I have added a description of what the regex pattern is doing. This pattern is not so complicated to understand (I hope). I also generally agree with you that complexity should be avoided, but regex just happens to work really well in this case. – Tim Biegeleisen May 31 '22 at 07:27
1

Thank you very very much! I'll accept the answer as soon as stackoverflow allows me – nluizsoliveira May 31 '22 at 07:27
This is neat and short but probably doesn't support lots of edge cases. Run a debugger inside the `Scanner` class and you'll see how complex their float pattern is, that should tell you something about the actual complexity of matching doubles (I would not have expected it!). I think it's for supporting things like NaN, Infinity, the scientific notation and so on. That's why all in all, I think the best advice is not to reinvent the (complex) wheel and use the `Scanner` class, with delimiters. – Dici May 31 '22 at 07:49
Hey @TimBiegeleisen I cannot suggest editions but here's your solution returning a `List` function https://onlinegdb.com/tLKr3XfkY – nluizsoliveira May 31 '22 at 08:07

Dici · Answer 2 · 2022-05-31T07:52:11.480

For your specific example, adding this at the construction of the scanner is sufficient: parser.useDelimiter("\\s|,");

The problem in your code is that the tokens containing a comma are not recognized as valid doubles. What the code above does is configuring the scanner to consider not only blank characters but also commas as token delimiters, and therefore the comma will not be in the token anymore, hence it will be a valid double that will successfully be parsed.

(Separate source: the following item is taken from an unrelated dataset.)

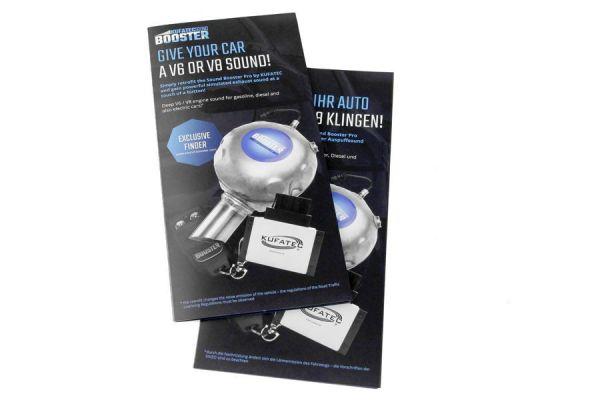42535 - Sound Booster Infoflyer Deutsch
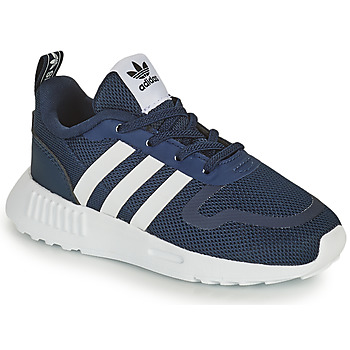 Shoes Children Low top trainers adidas Originals SMOOTH RUNNER EL I Marine / White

I believe this is the most appropriate solution because matching all doubles is actually complex. Below, I have pasted the regex that Scanner uses to do that, see how complicated this really is. Compared to splitting the string and then using Double.parseDouble, this is pretty similar but involves less custom code, and more importantly no exception throwing, which is slow.

(([-+]?((((([0-9\p{javaDigit}]))++)|(\p{javaDigit}&&[^0]?(([0-9\p{javaDigit}]))?(\x{2c}(([0-9\p{javaDigit}]))(([0-9\p{javaDigit}]))(([0-9\p{javaDigit}])))+))|(((([0-9\p{javaDigit}]))++)|(\p{javaDigit}&&[^0]?(([0-9\p{javaDigit}]))?(\x{2c}(([0-9\p{javaDigit}]))(([0-9\p{javaDigit}]))(([0-9\p{javaDigit}])))+))\x{2e}(([0-9\p{javaDigit}]))+|\x{2e}(([0-9\p{javaDigit}]))++)([eE][+-]?(([0-9\p{javaDigit}]))+)?)|(((((([0-9\p{javaDigit}]))++)|(\p{javaDigit}&&[^0]?(([0-9\p{javaDigit}]))?(\x{2c}(([0-9\p{javaDigit}]))(([0-9\p{javaDigit}]))(([0-9\p{javaDigit}])))+))|(((([0-9\p{javaDigit}]))++)|(\p{javaDigit}&&[^0]?(([0-9\p{javaDigit}]))?(\x{2c}(([0-9\p{javaDigit}]))(([0-9\p{javaDigit}]))(([0-9\p{javaDigit}])))+))\x{2e}(([0-9\p{javaDigit}]))+|\x{2e}(([0-9\p{javaDigit}]))++)([eE][+-]?(([0-9\p{javaDigit}]))+)?)|(\Q-\E((((([0-9\p{javaDigit}]))++)|(\p{javaDigit}&&[^0]?(([0-9\p{javaDigit}]))?(\x{2c}(([0-9\p{javaDigit}]))(([0-9\p{javaDigit}]))(([0-9\p{javaDigit}])))+))|(((([0-9\p{javaDigit}]))++)|(\p{javaDigit}&&[^0]?(([0-9\p{javaDigit}]))?(\x{2c}(([0-9\p{javaDigit}]))(([0-9\p{javaDigit}]))(([0-9\p{javaDigit}])))+))\x{2e}(([0-9\p{javaDigit}]))+|\x{2e}(([0-9\p{javaDigit}]))++)([eE][+-]?(([0-9\p{javaDigit}]))+)?))|[-+]?0[xX][0-9a-fA-F].[0-9a-fA-F]+([pP][-+]?[0-9]+)?|(([-+]?(NaN|\QNaN\E|Infinity|\Q∞\E))|((NaN|\QNaN\E|Infinity|\Q∞\E))|(\Q-\E(NaN|\QNaN\E|Infinity|\Q∞\E)))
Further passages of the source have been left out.